Fuimos las primeras en llegar. Nos sentaríamos a imaginar a todos nuestros muertos, a pintarlos en un muro. Sería nuestra memoria del paso del tiempo. Ah, si sus figuras nos dieran cualquier señal oscura de sentido. Saliste de un hotel fantasma y entraste al centro de La Alameda, acariciando tus plumas de Quetzalcóatl. Y eras la más bella entre todas las damas muertas.

Entonces llegaste tú y pusiste tu mano en mi hombro. De a poco fue llegando el resto del pueblo. Mi apuesta ya estaba en pie. Alguien entre la multitud me dijo: “No te puedes ir”. No eras tú. No eran los niños, los héroes, las damas, los ángeles ni los bandoleros. Tampoco los soldados ni las beatas. Era una voz que me amenazaba, que quería tentar a la propia muerte con sus órdenes. Pensé en las disoluciones y en la gente que borré del mapa sin rastros ni explicaciones. Pensé en las oportunidades que di y que te di. Pensé que no quería arruinar mi vestido ni mi sombrero. También, que esta vez no estaba sola. Me iré, mañana volveré a mis tinieblas, pensé con alegría. Antes de arremangarte la falda y empuñar tus manos, me dijiste lo mismo: mañana volveremos a vernos.

Yo muero todos los días. Jamás de una forma definitiva. Solo tengo un afán. Vivir en segundo plano, como en un cuadro. Ser un fantasma o nadie. Tartamudear con mi puño, repetir la muralla de mis cejas, volver a pintarlo a él, a ti, y a él dentro de mí, y a ti dentro de mí.
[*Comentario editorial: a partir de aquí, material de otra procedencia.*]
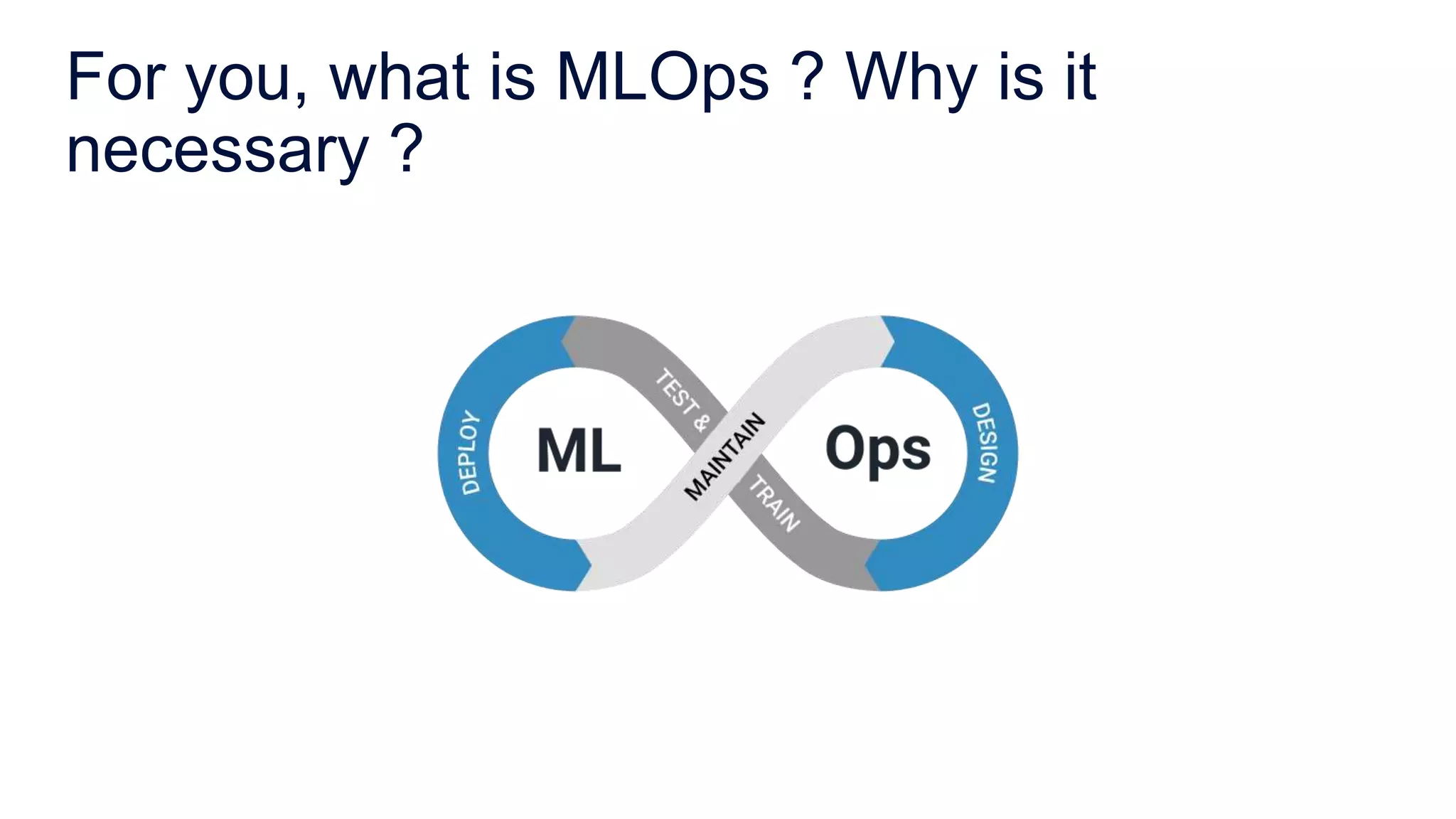 For you, what is MLOps ? Why is it necessary ?

DEPLOY
ML
TEST &
MAINTAIN
TRAIN
Ops
DESIGN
Entiendo por qué te gritan “No te puedes ir”. No puedes, aunque quieras. Deja de esconderte en los relojes. Tienes a un río de pupilas recorriendo tus huesos. Ahora míralos con tus ojos muertos, ojos como de caballo al que se comen los cuervos. Llévalos sin equipaje, no poseen más que sus rarezas.

Sí, mañana volveremos a vernos. Y eso que decían que te tenían miedo.

-Mañana, sí. Hoy, comencemos a pelear.